Cosa fare »
Per favore, prosegui il testo qui sotto sulla diocesi di Torino e le coppie gay, scrivendo il seguito dopo l'ultima frase riportata.

Estratto scelto »
▼▼▼

ACTA APOSTATICAE SEDIS : come, cambiando un po' qua e un po' la, si può cambiare tutto...

lunedì 5 febbraio 2018

Ogni volta una festa


La neochiesa conciliare getta la maschera


Questa la notiziatratta da La Stampa del 3 febbraio 2018




Lezioni di fedeltà per i fidanzati gay. La diocesi: ritiro spirituale in convento
Torino, l’iniziativa del delegato dell’arcivescovo: “Meritate un amore esclusivo”

Maria Teresa Martinengo, Fabrizio Assandri

La diocesi di Torino dà lezione di fedeltà alle coppie gay. O, meglio, «la propone, perché non vogliamo erigerci troppo a maestri, ma vogliamo dire che anche i gay meritano la fedeltà». Don Gianluca Carrega, responsabile della «pastorale degli omosessuali», racconta di un personale sorpasso negli inviti ricevuti dai suoi amici: l’anno scorso ha partecipato a un solo matrimonio che potremmo definire «tradizionale», di una coppia etero, e a ben tre unioni civili gay.

▲▲▲

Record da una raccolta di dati
▼▼▼

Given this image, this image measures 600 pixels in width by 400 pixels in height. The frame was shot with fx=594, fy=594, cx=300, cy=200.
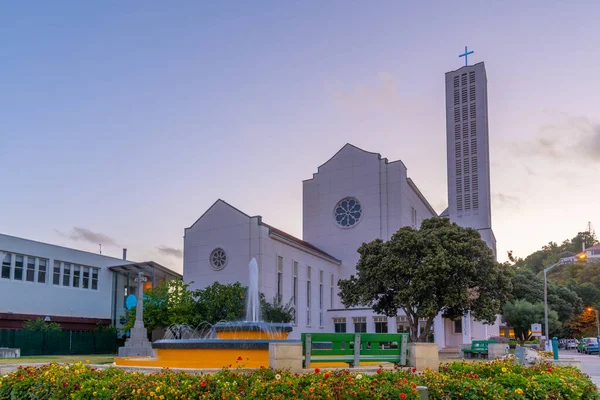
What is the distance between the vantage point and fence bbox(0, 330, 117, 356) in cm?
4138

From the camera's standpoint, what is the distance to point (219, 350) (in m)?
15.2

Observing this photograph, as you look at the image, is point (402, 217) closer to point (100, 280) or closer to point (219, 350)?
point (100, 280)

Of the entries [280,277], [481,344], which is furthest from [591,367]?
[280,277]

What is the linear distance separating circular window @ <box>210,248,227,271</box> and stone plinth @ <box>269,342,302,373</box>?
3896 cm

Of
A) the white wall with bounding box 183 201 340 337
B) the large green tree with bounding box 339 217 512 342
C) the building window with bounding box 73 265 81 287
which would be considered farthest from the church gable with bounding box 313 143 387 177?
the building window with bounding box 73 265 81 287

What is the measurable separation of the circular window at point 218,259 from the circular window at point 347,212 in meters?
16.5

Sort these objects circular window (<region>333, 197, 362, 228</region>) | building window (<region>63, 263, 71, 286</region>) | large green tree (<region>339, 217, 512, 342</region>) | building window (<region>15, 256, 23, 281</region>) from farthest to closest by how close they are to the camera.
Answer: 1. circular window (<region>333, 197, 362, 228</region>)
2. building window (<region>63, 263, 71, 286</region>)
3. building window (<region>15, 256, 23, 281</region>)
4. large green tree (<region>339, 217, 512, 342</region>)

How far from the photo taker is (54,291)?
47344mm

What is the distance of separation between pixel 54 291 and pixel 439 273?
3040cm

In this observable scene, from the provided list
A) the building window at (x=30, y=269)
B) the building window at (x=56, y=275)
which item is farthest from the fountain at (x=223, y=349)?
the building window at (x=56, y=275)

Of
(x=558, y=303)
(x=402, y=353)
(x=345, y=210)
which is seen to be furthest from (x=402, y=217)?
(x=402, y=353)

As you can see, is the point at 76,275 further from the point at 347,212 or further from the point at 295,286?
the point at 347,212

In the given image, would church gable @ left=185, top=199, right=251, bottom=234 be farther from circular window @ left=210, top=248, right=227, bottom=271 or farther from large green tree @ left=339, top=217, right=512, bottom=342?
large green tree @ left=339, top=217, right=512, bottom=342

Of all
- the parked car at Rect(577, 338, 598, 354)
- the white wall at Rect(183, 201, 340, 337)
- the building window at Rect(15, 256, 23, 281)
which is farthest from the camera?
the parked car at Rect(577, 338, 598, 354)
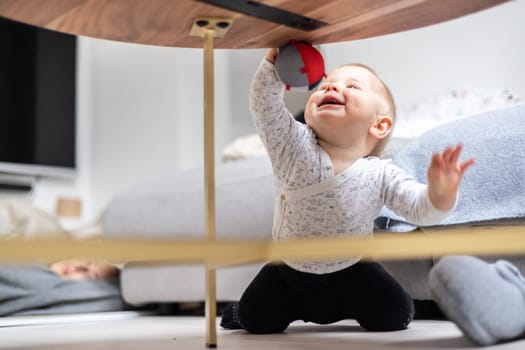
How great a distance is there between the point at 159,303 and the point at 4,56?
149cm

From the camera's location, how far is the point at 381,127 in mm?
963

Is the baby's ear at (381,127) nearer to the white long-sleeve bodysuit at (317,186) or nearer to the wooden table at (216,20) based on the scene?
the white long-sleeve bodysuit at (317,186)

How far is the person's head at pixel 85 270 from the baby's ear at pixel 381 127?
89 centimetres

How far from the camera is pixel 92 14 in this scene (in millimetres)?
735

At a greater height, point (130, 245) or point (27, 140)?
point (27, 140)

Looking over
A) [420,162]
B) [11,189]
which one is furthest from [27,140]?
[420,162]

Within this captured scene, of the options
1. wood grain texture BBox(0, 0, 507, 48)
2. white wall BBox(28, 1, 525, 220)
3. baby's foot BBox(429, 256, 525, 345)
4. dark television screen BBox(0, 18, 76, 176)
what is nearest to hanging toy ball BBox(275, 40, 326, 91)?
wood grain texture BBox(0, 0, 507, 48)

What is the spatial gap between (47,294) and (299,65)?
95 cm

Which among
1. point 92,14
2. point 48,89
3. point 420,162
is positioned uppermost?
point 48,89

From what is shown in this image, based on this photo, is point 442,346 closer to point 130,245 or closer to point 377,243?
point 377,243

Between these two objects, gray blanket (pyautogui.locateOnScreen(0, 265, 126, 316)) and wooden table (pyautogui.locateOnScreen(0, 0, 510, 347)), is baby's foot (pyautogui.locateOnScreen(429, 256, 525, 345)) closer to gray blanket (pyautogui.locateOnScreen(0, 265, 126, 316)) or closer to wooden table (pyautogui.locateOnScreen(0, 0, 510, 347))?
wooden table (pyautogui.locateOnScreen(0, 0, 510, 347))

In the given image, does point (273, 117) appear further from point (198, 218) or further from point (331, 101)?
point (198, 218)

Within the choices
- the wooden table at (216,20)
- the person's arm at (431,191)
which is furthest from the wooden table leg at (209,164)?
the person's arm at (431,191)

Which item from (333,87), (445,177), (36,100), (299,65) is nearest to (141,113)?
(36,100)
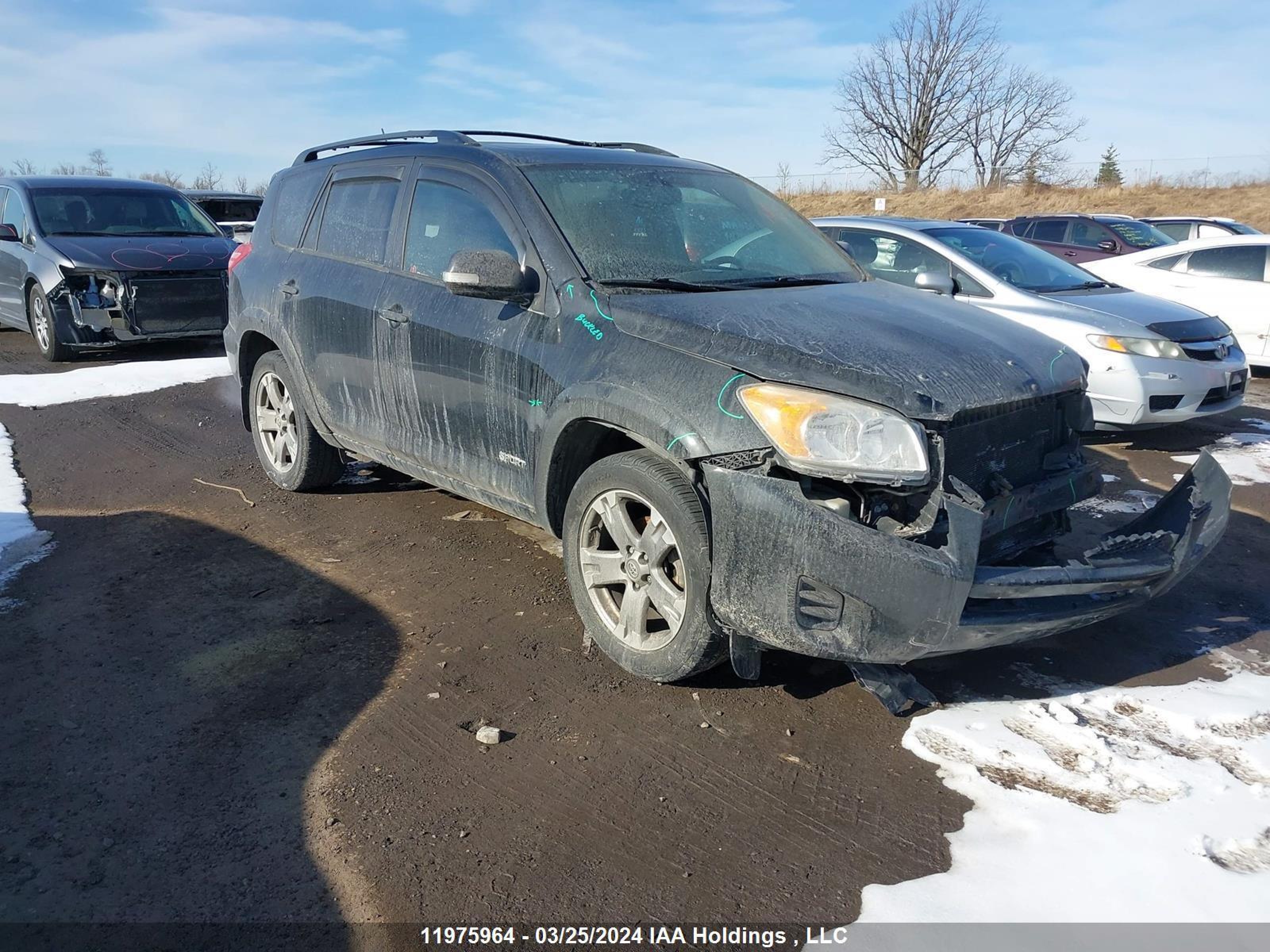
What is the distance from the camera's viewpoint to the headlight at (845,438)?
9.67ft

▲▲▲

Soluzione »
«È stato bello, ogni volta una festa: quella legge ha portato molti frutti, io li ho visti e li riconosco», racconta il sacerdote che ha ricevuto l’investitura ufficiale dall’arcivescovo, monsignor Cesare Nosiglia.  

Ma la legge sulle unioni civili aveva, per così dire, una lacuna, un compromesso, su cui s’è consumato un braccio di ferro nei giorni dell’approvazione: la legge sulle unioni civili alla fine non ha previsto, tra i diritti e i doveri della coppia, l’obbligo di fedeltà. Don Gianluca, che insegna Nuovo Testamento alla Facoltà Teologica torinese, lo definisce un paradosso. E per questo la Diocesi di Torino ha dedicato a questo tema un fine settimana di ritiro quaresimale rivolto alle coppie gay, intitolato «Degni di fedeltà».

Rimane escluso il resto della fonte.